The problem:
Beginning at the line containing "content_type: image/svg+xml", print every line until the records end, keeping each exactly as it is.

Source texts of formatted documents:
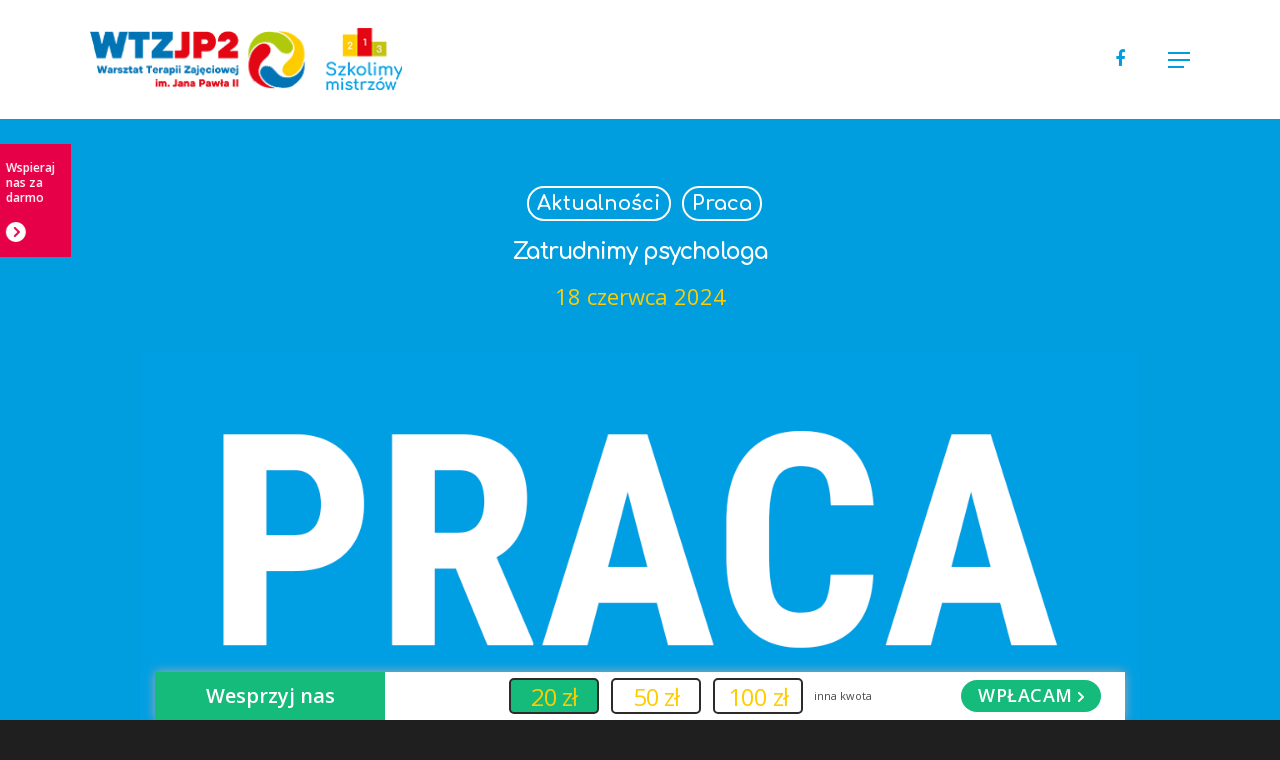

--- FILE ---
content_type: image/svg+xml
request_url: https://s.w.org/images/core/emoji/14.0.0/svg/1f557.svg
body_size: 283
content:
<svg xmlns="http://www.w3.org/2000/svg" viewBox="0 0 36 36"><circle fill="#99AAB5" cx="18" cy="18" r="18"/><circle fill="#E1E8ED" cx="18" cy="18" r="14"/><path fill="#66757F" d="M17 18c0 .553.448 1 1 1 .553 0 1-.447 1-1V7c0-.552-.447-1-1-1-.552 0-1 .448-1 1v11z"/><path fill="#66757F" d="M9.34 23c.275.479.887.643 1.365.367l7.795-4.5c.479-.276.642-.889.365-1.367-.275-.478-.887-.642-1.365-.365l-7.795 4.5c-.478.276-.642.887-.365 1.365z"/></svg>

Solution:
content_type: image/svg+xml
request_url: https://s.w.org/images/core/emoji/14.0.0/svg/1f557.svg
body_size: 283
content:
<svg xmlns="http://www.w3.org/2000/svg" viewBox="0 0 36 36"><circle fill="#99AAB5" cx="18" cy="18" r="18"/><circle fill="#E1E8ED" cx="18" cy="18" r="14"/><path fill="#66757F" d="M17 18c0 .553.448 1 1 1 .553 0 1-.447 1-1V7c0-.552-.447-1-1-1-.552 0-1 .448-1 1v11z"/><path fill="#66757F" d="M9.34 23c.275.479.887.643 1.365.367l7.795-4.5c.479-.276.642-.889.365-1.367-.275-.478-.887-.642-1.365-.365l-7.795 4.5c-.478.276-.642.887-.365 1.365z"/></svg>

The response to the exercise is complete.